Partial Past Responses Gave Terrorists No Reason To Pause

By Melana Zyla Vickers - September 24, 2001 12:00 AM

As the administration prepares to wage war against the terrorists who perpetrated the Sept. 11 atrocities, an uncomfortable question looms: Why hadn't the United States succeeded in defeating the foe before?

This may be the nation's greatest battle against the shadowy enemy, but not its first. Since 1986, the United States has vowed numerous times to defeat terrorist attackers. The vows followed:

  • the bombing of the U.S.S. Cole in 2000.
  • the embassy bombings in Africa in 1998.
  • the Khobar Towers bombing in Saudi Arabia in 1996.
  • the World Trade Center bombings of 1993.
  • the bombing of Pan Am 103 in 1988.
  • the attack on U.S. servicemen in a Berlin discotheque in 1986.

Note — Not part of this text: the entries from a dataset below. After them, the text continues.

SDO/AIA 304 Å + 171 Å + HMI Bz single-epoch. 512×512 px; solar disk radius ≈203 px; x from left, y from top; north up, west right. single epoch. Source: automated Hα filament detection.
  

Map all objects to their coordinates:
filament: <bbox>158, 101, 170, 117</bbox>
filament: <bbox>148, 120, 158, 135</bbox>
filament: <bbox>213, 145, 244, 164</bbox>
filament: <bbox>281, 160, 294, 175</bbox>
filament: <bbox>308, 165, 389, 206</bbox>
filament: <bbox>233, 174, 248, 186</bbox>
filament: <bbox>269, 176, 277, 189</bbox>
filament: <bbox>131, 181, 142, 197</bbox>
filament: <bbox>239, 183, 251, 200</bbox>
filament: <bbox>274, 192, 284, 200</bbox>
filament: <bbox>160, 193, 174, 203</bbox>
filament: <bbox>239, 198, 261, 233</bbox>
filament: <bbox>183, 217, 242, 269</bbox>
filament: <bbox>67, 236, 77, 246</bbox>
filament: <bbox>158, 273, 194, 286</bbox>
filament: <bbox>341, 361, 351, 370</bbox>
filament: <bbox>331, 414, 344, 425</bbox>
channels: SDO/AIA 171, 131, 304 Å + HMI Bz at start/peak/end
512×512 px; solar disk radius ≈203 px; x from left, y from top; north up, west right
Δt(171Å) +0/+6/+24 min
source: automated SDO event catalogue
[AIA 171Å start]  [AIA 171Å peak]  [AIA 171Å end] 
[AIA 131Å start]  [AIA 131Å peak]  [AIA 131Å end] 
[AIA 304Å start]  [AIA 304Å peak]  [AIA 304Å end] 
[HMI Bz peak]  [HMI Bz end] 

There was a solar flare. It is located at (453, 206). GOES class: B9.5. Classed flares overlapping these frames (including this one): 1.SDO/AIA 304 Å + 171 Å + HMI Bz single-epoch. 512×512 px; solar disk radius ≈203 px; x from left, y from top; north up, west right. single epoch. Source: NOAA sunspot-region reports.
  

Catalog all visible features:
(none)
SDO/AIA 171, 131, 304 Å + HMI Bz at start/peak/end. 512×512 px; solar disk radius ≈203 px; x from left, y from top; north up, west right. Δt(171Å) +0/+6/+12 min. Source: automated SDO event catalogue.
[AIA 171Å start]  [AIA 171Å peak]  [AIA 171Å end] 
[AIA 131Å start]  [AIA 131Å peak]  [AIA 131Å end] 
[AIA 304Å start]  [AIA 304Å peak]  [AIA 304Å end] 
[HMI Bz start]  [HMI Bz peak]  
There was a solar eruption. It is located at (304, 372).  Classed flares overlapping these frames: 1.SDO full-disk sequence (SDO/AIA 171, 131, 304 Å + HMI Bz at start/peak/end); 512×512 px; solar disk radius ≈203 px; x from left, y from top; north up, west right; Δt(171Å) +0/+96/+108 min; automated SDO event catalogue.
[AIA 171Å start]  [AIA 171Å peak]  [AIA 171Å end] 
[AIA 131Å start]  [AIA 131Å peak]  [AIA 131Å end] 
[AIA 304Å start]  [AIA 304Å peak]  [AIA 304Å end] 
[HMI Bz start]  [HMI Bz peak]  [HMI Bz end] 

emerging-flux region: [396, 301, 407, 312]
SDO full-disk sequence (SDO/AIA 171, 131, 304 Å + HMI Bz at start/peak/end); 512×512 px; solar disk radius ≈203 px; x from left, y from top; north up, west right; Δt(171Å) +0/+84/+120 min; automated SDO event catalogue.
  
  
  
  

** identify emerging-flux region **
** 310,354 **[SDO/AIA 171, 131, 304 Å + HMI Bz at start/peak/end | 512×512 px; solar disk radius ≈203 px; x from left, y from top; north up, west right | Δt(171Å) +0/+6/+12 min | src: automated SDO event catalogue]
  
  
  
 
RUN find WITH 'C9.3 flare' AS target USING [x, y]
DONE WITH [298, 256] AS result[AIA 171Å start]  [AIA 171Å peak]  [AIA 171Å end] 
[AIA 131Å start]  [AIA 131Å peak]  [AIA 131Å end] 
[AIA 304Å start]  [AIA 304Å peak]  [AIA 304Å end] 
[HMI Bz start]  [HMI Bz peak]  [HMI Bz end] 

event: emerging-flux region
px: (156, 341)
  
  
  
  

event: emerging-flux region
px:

  • That's not a complete list. And not one of the attacks was decisively avenged.

    To be sure, the Sept. 11 act of terrorism, whose 6,400-plus victims make the day the deadliest in U.S. history, was massive and nation altering. Regardless of how the United States has fought terrorism in the past, it's likely the nation will now fight differently - and better.

    That's because the American will is now steeled. If the sheer difficulty of striking back at elusive terrorists explains part of the United States faltering until now, lack of will explains the balance of it.

    Consider the history of the Berlin disco attack. U.S. intelligence linked the bombing to Libyan perpetrators. As punishment, Ronald Reagan bombed Mohamar Khaddafi, narrowly missing him and killing his daughter. Khaddafi reeled, but wasn't stopped. In 1988, he retaliated with the bombing of Pan Am 103. The U.S. response? A legal proceeding on Pan Am 103 in Europe, resulting in a carefully crafted verdict that convicted two men linked to Libya, yet let Khaddafi and his government utterly off the hook.

    Perhaps fearing further escalation, or letting go of their outrage with the passage of time, U.S. political leaders had lost the will to continue waging battle against terrorism. Perversely, in 2000-01 this country came closer than ever to restoring commercial relations with Khaddafi's murderous regime.

    The history of the other terrorist attacks is more disconcerting still. After the World Trade Center attack of 1993, there was only the trial of a handful of accomplices. It served to advance the shibboleth that terrorism is a crime perpetrated by individuals, not an evil political act hatched and nurtured by governments.

    The embassy attacks saw a few missiles flung at Afghanistan and Sudan. And the U.S.S. Cole attack met no response at all.

    In most of these cases, U.S. intelligence agencies have had difficulty linking a perpetrating nation or group to the attack. And even in cases where they had evidence, the perpetrators succeeded in remaining out of reach. For example, Osama bin Laden, linked to the embassy bombings, reportedly escaped the Afghanistan camp that the United States struck after the embassy attacks on 1998. And when bin Laden was in the sights of U.S. intelligence-gatherers in 2000, the Clinton administration - whether through hesitation or slow-footedness - failed to get him.

    That failure proved fatal on Sept. 11.

    Difficult though retaliation may be, it is no longer optional. Gone are the days when terrorists and their patron states could count on a genteel U.S. response.

    The United States must now surmount the difficulties of defeating terrorism with improved intelligence-gathering and counter-terrorism skill, throwing masses of manpower and resources at the problem. That process has begun, with the Bush administration's declaration of war against terrorists marking a break from the flimsy vows of the past. The pledge to punish militarily the states that harbor terrorists is also encouraging, as are plans to commit special forces to the task of exterminating the terrorists.

    Add to this arsenal an inalterably steeled American will, and the nation will be ready to defeat terrorists - for good, this time.